EXERCISE OBJECTIVE:
A verbatim printing of the entries that follow is needed; pictures must not appear in it.

___ DATASET ENTRIES ___

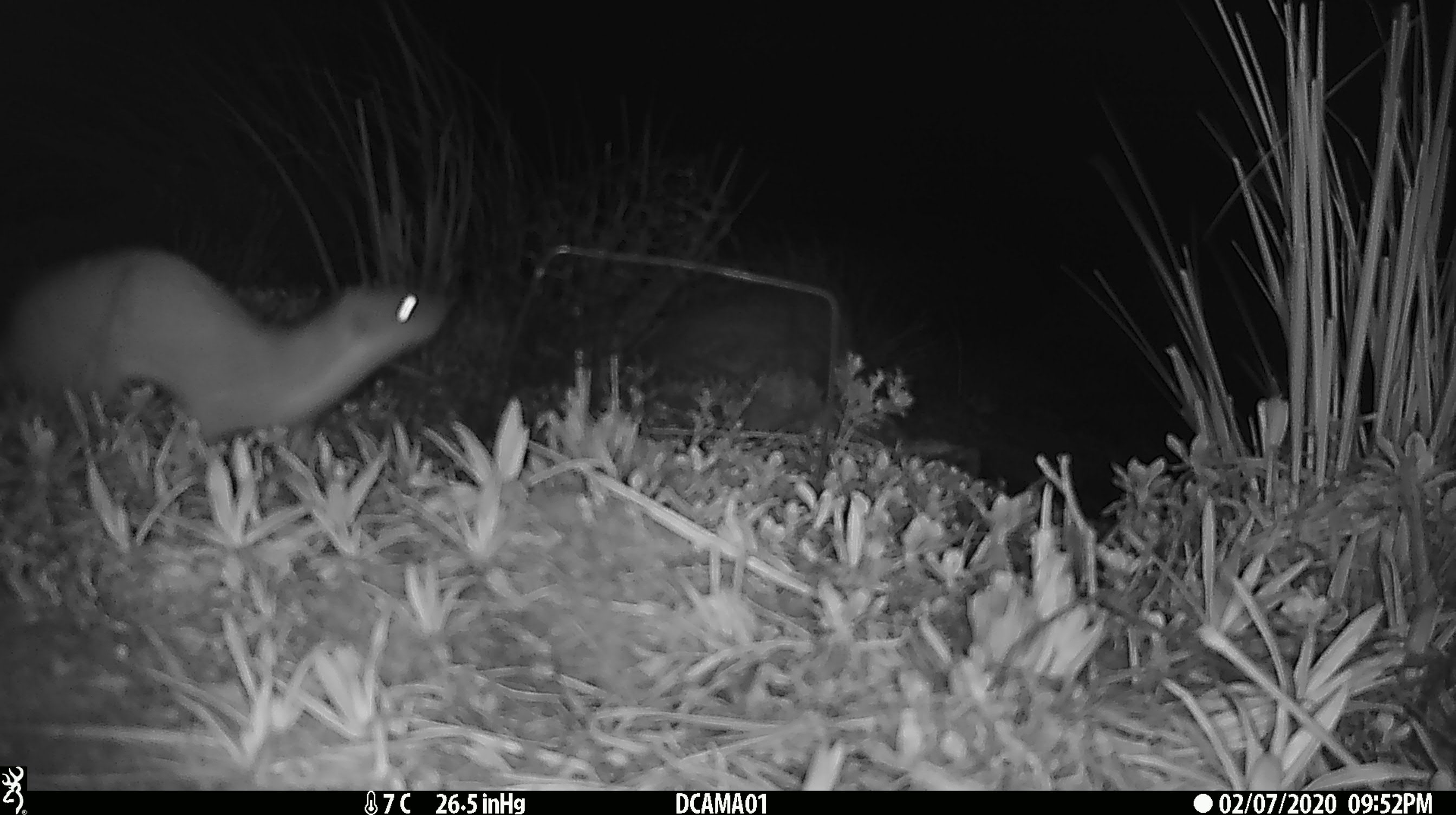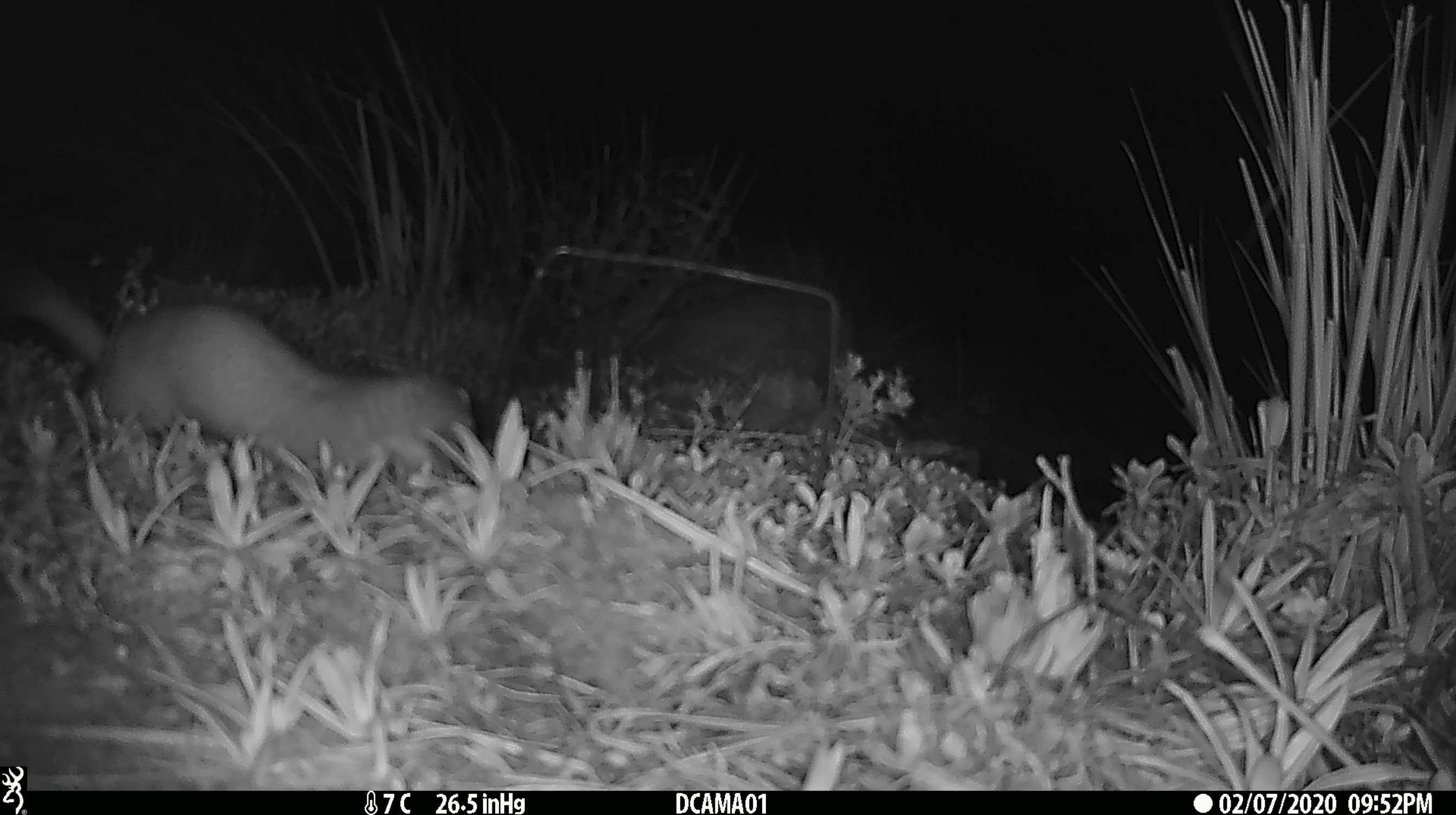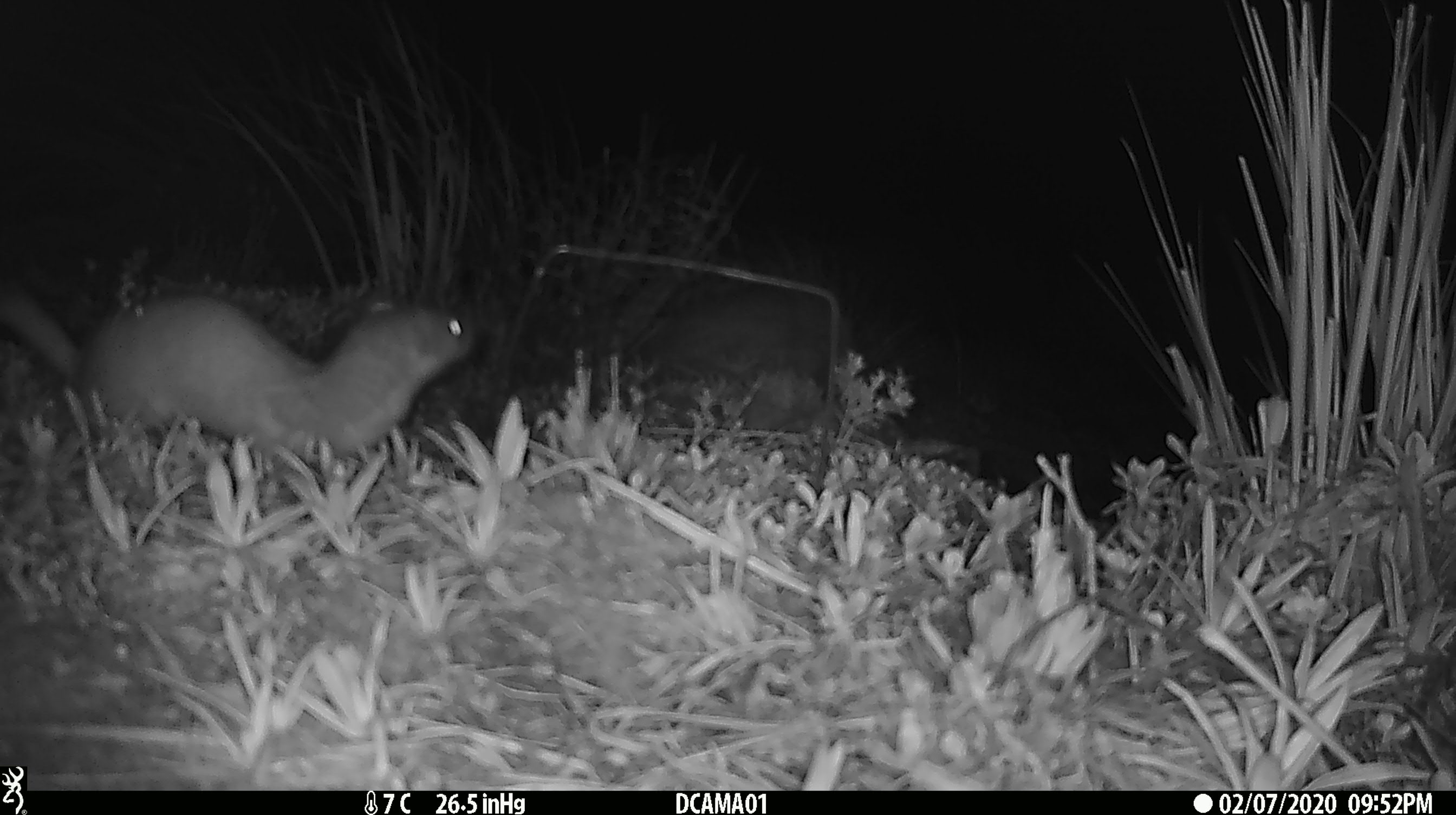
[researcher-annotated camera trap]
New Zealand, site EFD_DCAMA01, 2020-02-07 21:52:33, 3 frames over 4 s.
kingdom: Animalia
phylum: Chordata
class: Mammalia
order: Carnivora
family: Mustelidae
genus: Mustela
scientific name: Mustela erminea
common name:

___

RESPONSE AREA:
[researcher-annotated camera trap]
New Zealand, site EFD_DCAMA01, 2020-02-07 21:52:33, 3 frames over 4 s.
kingdom: Animalia
phylum: Chordata
class: Mammalia
order: Carnivora
family: Mustelidae
genus: Mustela
scientific name: Mustela erminea
common name:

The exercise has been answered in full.